• Linus Torvalds's avatar
    Merge tag 'fs.ovl.setgid.v6.2' of git://git.kernel.org/pub/scm/linux/kernel/git/vfs/idmapping · cf619f89
    Linus Torvalds authored
    Pull setgid inheritance updates from Christian Brauner:
     "This contains the work to make setgid inheritance consistent between
      modifying a file and when changing ownership or mode as this has been
      a repeated source of very subtle bugs. The gist is that we perform the
      same permission checks in the write path as we do in the ownership and
      mode changing paths after this series where we're currently doing
      different things.
    
      We've already made setgid inheritance a lot more consistent and
      reliable in the last releases by moving setgid stripping from the
      individual filesystems up into the vfs.
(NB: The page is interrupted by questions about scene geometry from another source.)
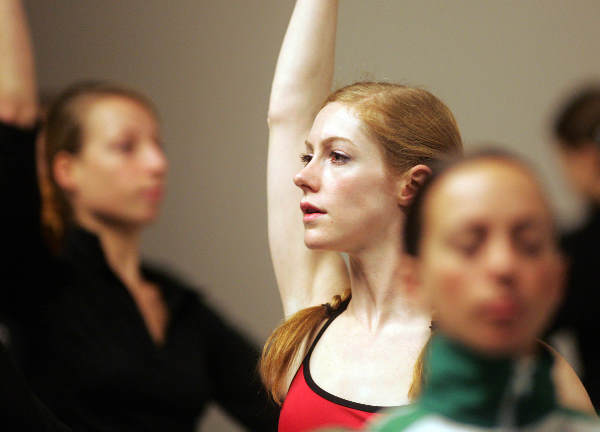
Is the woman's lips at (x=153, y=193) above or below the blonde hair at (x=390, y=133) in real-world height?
below

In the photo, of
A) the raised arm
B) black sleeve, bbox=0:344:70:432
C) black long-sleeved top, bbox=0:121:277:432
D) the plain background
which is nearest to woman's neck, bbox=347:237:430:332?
the raised arm

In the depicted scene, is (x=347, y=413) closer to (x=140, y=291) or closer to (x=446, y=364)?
(x=446, y=364)

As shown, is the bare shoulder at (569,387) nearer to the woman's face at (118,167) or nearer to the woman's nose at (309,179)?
the woman's nose at (309,179)

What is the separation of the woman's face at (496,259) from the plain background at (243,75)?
923 millimetres

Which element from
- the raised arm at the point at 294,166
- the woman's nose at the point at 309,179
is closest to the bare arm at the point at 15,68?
the raised arm at the point at 294,166

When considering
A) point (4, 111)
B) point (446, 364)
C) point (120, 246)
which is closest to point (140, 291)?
point (120, 246)

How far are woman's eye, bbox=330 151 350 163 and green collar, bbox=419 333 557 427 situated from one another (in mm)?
369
This aims to make the logic
      even more consistent and easier to understand and also to fix
      long-standing overlayfs setgid inheritance bugs. Miklos was nice
      enough to just let me carry the trivial overlayfs patches from Amir
      too.
    
      Below is a more detailed explanation how the current difference in
      setgid handling lead to very subtle bugs exemplified via overlayfs
      which is a victim of the current rules. I hope this explains why I
      think taking the regression risk here is worth it.
    
      A long while ago I found a few setgid inheritance bugs in overlayfs in
      the write path in certain conditions. Amir recently picked this back
      up in [1] and I jumped on board to fix this more generally.
    
      On the surface all that overlayfs would need to fix setgid inheritance
      would be to call file_remove_privs() or file_modified() but actually
      that isn't enough because the setgid inheritance api is wildly
      inconsistent in that area.
    
      Before this pr setgid stripping in file_remove_privs()'s old
      should_remove_suid() helper was inconsistent with other parts of the
      vfs. Specifically, it only raises ATTR_KILL_SGID if the inode is
      S_ISGID and S_IXGRP but not if the inode isn't in the caller's groups
      and the caller isn't privileged over the inode although we require
      this already in setattr_prepare() and setattr_copy() and so all
      filesystem implement this requirement implicitly because they have to
      use setattr_{prepare,copy}() anyway.
    
      But the inconsistency shows up in setgid stripping bugs for overlayfs
      in xfstests (e.g., generic/673, generic/683, generic/685, generic/686,
      generic/687). For example, we test whether suid and setgid stripping
      works correctly when performing various write-like operations as an
      unprivileged user (fallocate, reflink, write, etc.):
    
          echo "Test 1 - qa_user, non-exec file $verb"
          setup_testfile
          chmod a+rws $junk_file
          commit_and_check "$qa_user" "$verb" 64k 64k
    
      The test basically creates a file with 6666 permissions. While the
      file has the S_ISUID and S_ISGID bits set it does not have the S_IXGRP
      set.
    
      On a regular filesystem like xfs what will happen is:
    
          sys_fallocate()
          -> vfs_fallocate()
             -> xfs_file_fallocate()
                -> file_modified()
                   -> __file_remove_privs()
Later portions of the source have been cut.